- [Your objective]: Your copy should start at the line with "Which red blood" and end at the line with "Red blood cells of" in the data below. Transcribe only those lines, exactly, pictures excluded.

- [Source records]:
___

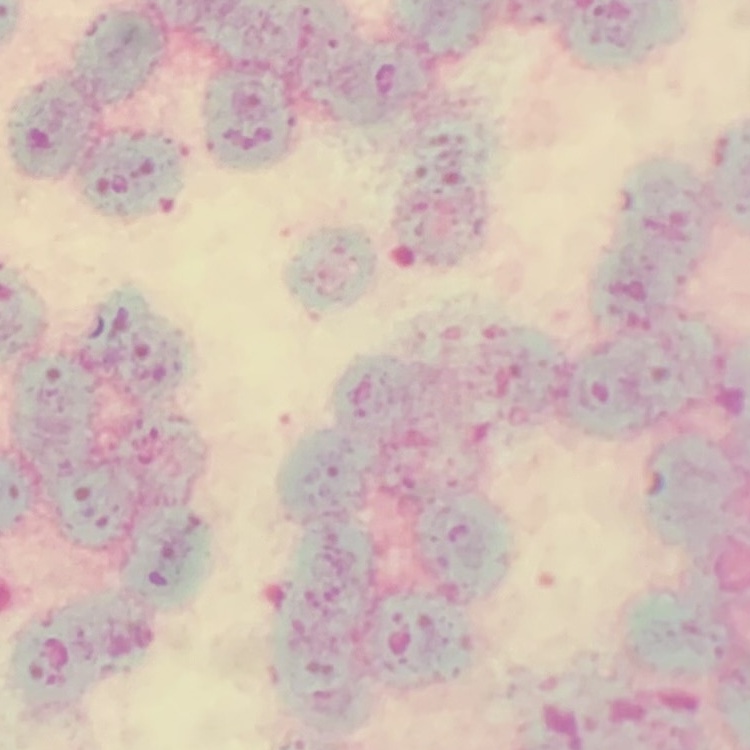 The red blood cells exhibit rouleaux formation. Thin blood film. Field's or Giemsa stain. One tile cut from a larger photomicrograph.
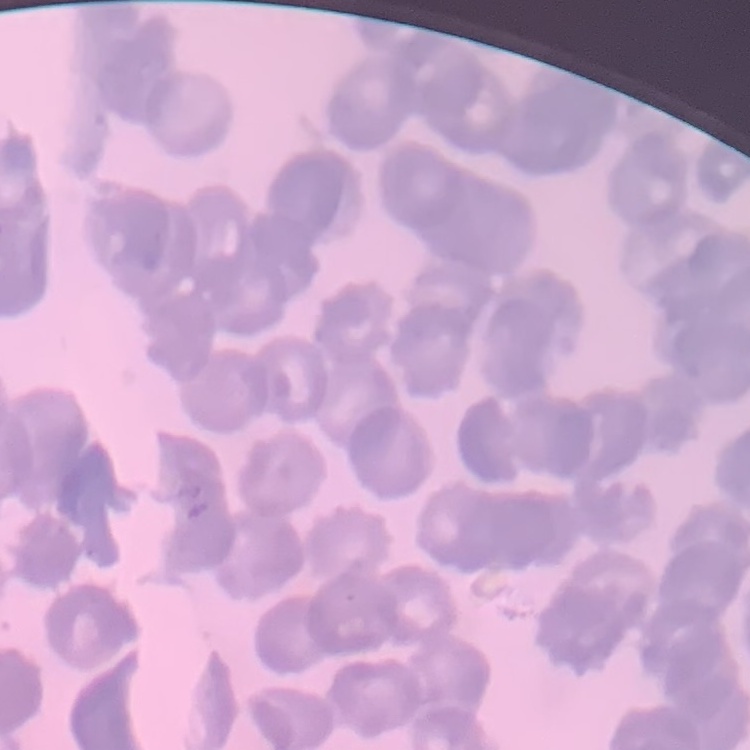 The red blood cells show rouleaux formation. Thin blood smear. Square crop of a larger photomicrograph. Field's or Giemsa stain.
Comment on the morphology of the red blood cells.
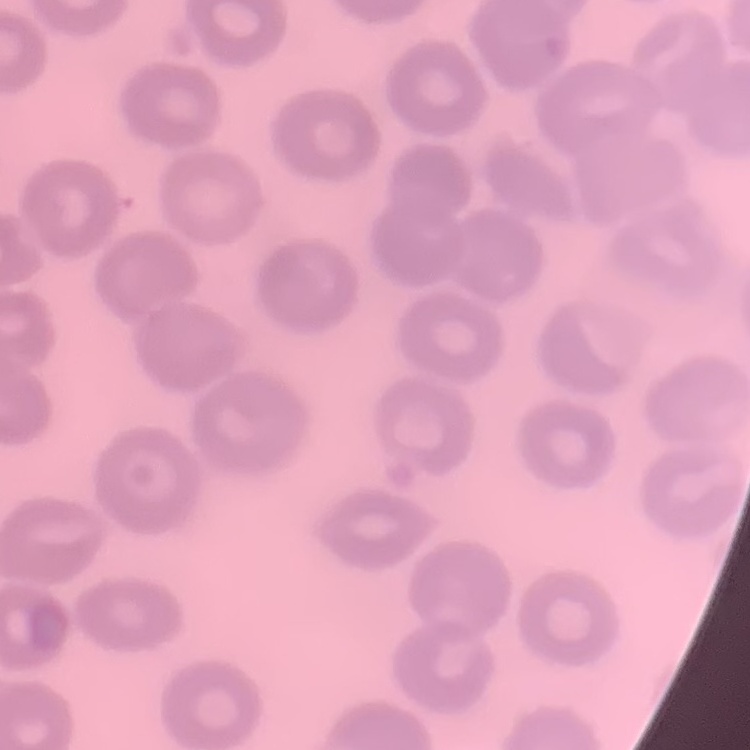
No rouleaux formation.

Summary:
  - Image type: square crop of a larger photomicrograph
  - Stain: Field's or Giemsa
  - Preparation: thin blood smear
Which red blood cells are P. falciparum-infected, and which are of indeterminate infection status?
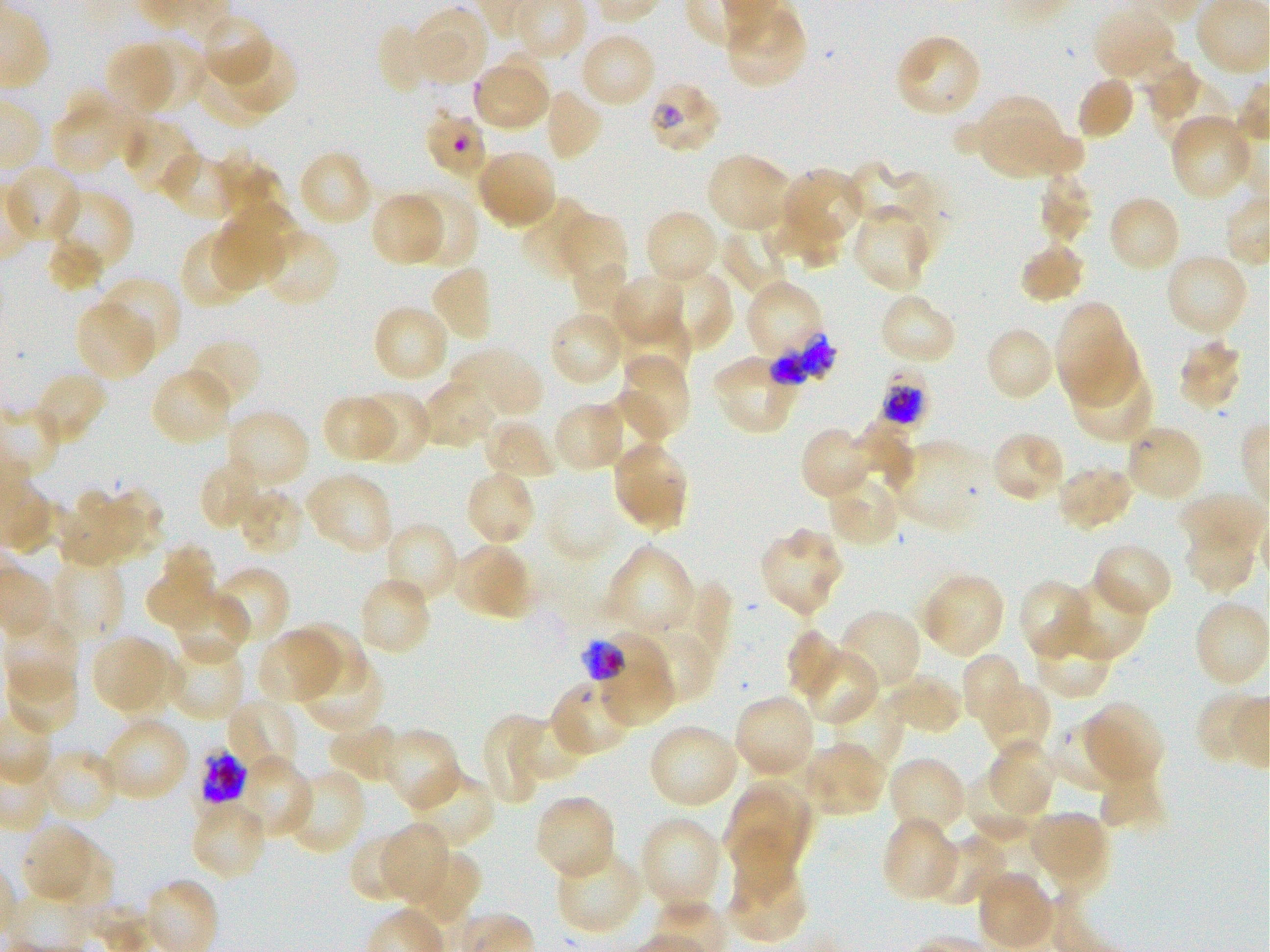

Approximate bounding boxes as [x1, y1, x2, y2] in pixels. Not every red blood cell is marked. A life-cycle stage — or a range of stages, where the recorded stages span more than one — follows each staged infected red blood cell.
Infected red blood cells: [651, 85, 721, 150] late ring to early trophozoite; [771, 333, 837, 384]; [879, 365, 929, 428] early trophozoite to early schizont; [580, 634, 673, 692] trophozoite; [198, 748, 247, 807].
Red blood cells of indeterminate infection status: [428, 113, 486, 176], [550, 676, 634, 753].

Locations of uninfected red blood cells: [412, 6, 487, 86], [1092, 7, 1176, 82], [723, 9, 806, 90], [200, 15, 273, 88], [376, 22, 436, 95], [893, 33, 983, 119], [583, 35, 653, 105], [138, 39, 207, 113], [104, 42, 174, 115], [225, 42, 297, 111], [496, 51, 549, 131], [196, 52, 276, 127], [1139, 57, 1200, 119], [473, 67, 549, 127], [1148, 71, 1229, 151], [1075, 76, 1134, 141], [542, 87, 602, 162], [978, 97, 1062, 176], [49, 101, 126, 173], [1170, 114, 1253, 200], [984, 115, 1085, 175], [120, 117, 198, 196], [161, 149, 244, 221], [298, 149, 373, 228], [475, 149, 557, 230], [705, 153, 791, 233], [217, 155, 281, 217], [845, 162, 935, 239], [5, 166, 83, 244], [784, 167, 863, 240], [1036, 173, 1094, 244], [406, 187, 479, 269], [49, 191, 134, 276], [369, 191, 444, 267], [519, 196, 595, 280], [1111, 199, 1177, 269], [225, 201, 298, 273], [851, 207, 930, 293], [774, 209, 850, 271], [644, 210, 720, 287], [559, 212, 627, 286], [212, 222, 286, 290], [719, 226, 788, 297], [179, 229, 257, 310], [258, 229, 342, 308], [47, 239, 104, 293], [1019, 241, 1086, 306], [1164, 252, 1249, 337], [573, 261, 631, 319], [429, 263, 495, 343], [659, 267, 733, 351], [611, 272, 686, 347], [99, 277, 182, 359], [745, 284, 824, 360], [878, 294, 957, 367], [74, 301, 156, 381], [372, 304, 451, 384], [1055, 306, 1124, 383], [547, 309, 626, 388], [620, 313, 693, 382], [983, 326, 1056, 403], [1060, 331, 1140, 406], [188, 337, 263, 412], [1177, 339, 1244, 412], [452, 345, 544, 420], [619, 355, 691, 440], [712, 357, 799, 430], [1070, 362, 1156, 443], [150, 368, 235, 447], [32, 372, 108, 447], [419, 378, 498, 450], [617, 389, 673, 446], [357, 391, 431, 466], [321, 394, 396, 464], [551, 402, 627, 474], [225, 409, 311, 491], [485, 417, 560, 481], [853, 418, 916, 487], [1124, 423, 1204, 502], [799, 426, 873, 502], [991, 431, 1066, 504], [612, 438, 689, 528], [891, 440, 986, 534], [197, 456, 266, 531], [1054, 465, 1135, 533], [464, 468, 537, 547], [305, 471, 393, 555], [825, 475, 901, 548], [91, 487, 164, 561], [237, 488, 307, 557], [58, 492, 133, 570], [1177, 493, 1265, 559], [383, 521, 460, 607], [758, 527, 844, 616], [1183, 528, 1257, 594], [159, 541, 216, 600], [451, 543, 533, 619], [1092, 543, 1173, 619], [603, 545, 694, 635], [49, 556, 124, 641], [145, 564, 216, 631], [212, 566, 290, 648], [920, 573, 1005, 658], [358, 575, 432, 657], [1055, 575, 1148, 663], [669, 578, 732, 666], [1018, 578, 1091, 659], [173, 590, 250, 667], [1193, 600, 1269, 689], [837, 609, 924, 693], [1035, 617, 1112, 702], [4, 620, 79, 696], [283, 620, 367, 694], [786, 628, 848, 701], [256, 629, 338, 706], [636, 634, 709, 702], [93, 638, 163, 708], [163, 639, 246, 722], [121, 643, 184, 720], [803, 645, 880, 727], [297, 652, 383, 733], [960, 653, 1025, 729], [6, 662, 79, 735], [601, 672, 673, 724], [885, 673, 964, 735], [980, 681, 1051, 757], [1194, 692, 1262, 768], [733, 693, 817, 779], [828, 694, 903, 780], [225, 698, 301, 778], [1079, 702, 1163, 787], [481, 713, 544, 806], [508, 714, 583, 785], [1048, 718, 1129, 793], [104, 720, 188, 802], [331, 721, 402, 780], [648, 724, 741, 809], [383, 728, 462, 811], [988, 739, 1056, 815], [803, 742, 884, 815], [40, 748, 119, 825], [230, 756, 315, 841], [887, 756, 967, 836], [283, 766, 366, 855], [406, 769, 495, 853], [964, 769, 1042, 843], [1099, 775, 1167, 832], [723, 778, 812, 859], [533, 793, 616, 881], [193, 807, 264, 879], [1027, 810, 1103, 879], [639, 816, 725, 913], [880, 818, 960, 902], [973, 819, 1043, 896], [379, 823, 449, 904], [1047, 823, 1107, 893], [21, 825, 106, 907], [351, 831, 423, 905], [925, 836, 1006, 906], [404, 847, 481, 927], [555, 847, 645, 937], [727, 860, 809, 944], [977, 871, 1055, 949]. P. falciparum strain 3D7 maintained in static in-vitro culture. Blood group of the donor: O+. Giemsa stain. Thin blood smear. Image is 1270×952 pixels. One field from this slide. 100x objective under oil immersion, numerical aperture 1.25.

___

- [Task answer]:
Which red blood cells are P. falciparum-infected, and which are of indeterminate infection status?

Approximate bounding boxes as [x1, y1, x2, y2] in pixels. Not every red blood cell is marked. A life-cycle stage — or a range of stages, where the recorded stages span more than one — follows each staged infected red blood cell.
Infected red blood cells: [651, 85, 721, 150] late ring to early trophozoite; [771, 333, 837, 384]; [879, 365, 929, 428] early trophozoite to early schizont; [580, 634, 673, 692] trophozoite; [198, 748, 247, 807].
Red blood cells of indeterminate infection status: [428, 113, 486, 176], [550, 676, 634, 753].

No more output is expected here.